Que Brasília está desprovida de espaços culturais públicos, isso não é novidade. O Teatro Nacional da Capital da República e o seu principal museu, o de Arte de Brasília, estão fechados há anos e sem previsão de reabertura.

O abandono também chega ao Museu Vivo da História Candanga, cujas instalações em madeira estão apodrecendo. O que as pessoas não percebem é que sem espaços culturais condignos, a cidade tem perdido oportunidades de aprimorar seus acervos.
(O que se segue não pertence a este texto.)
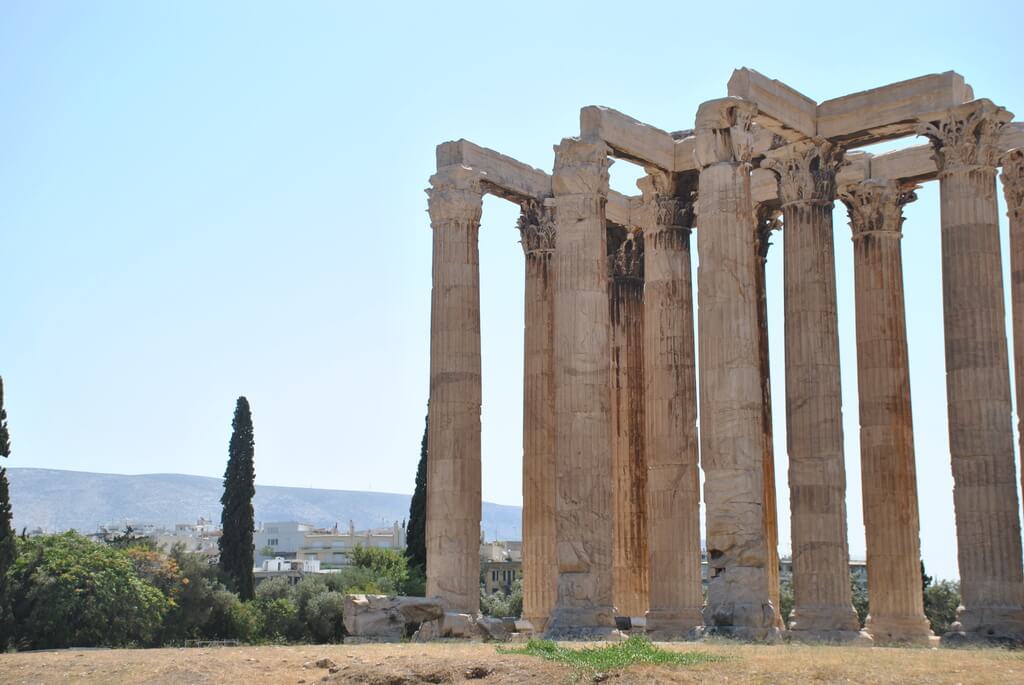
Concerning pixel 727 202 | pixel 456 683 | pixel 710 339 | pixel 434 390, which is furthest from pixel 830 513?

Há alguns dias, no âmbito da Operação Circus Maximus – que apura um suposto esquema de corrupção no Banco de Brasília (BRB) – a Polícia Federal, cumprindo determinação judicial, apreendeu 63 quadros, pertencentes a Henrique Domingues Neto e Henrique Leite Domingues, respectivamente, pai e filho. Os dois estão entre os 17 denunciados à Justiça por envolvimento em um esquema de pagamento de propina a diretores do banco, para que liberassem recursos a projetos privados de sucesso duvidoso. As obras de artes requintadas seriam utilizadas para lavar e ocultar dinheiro sujo.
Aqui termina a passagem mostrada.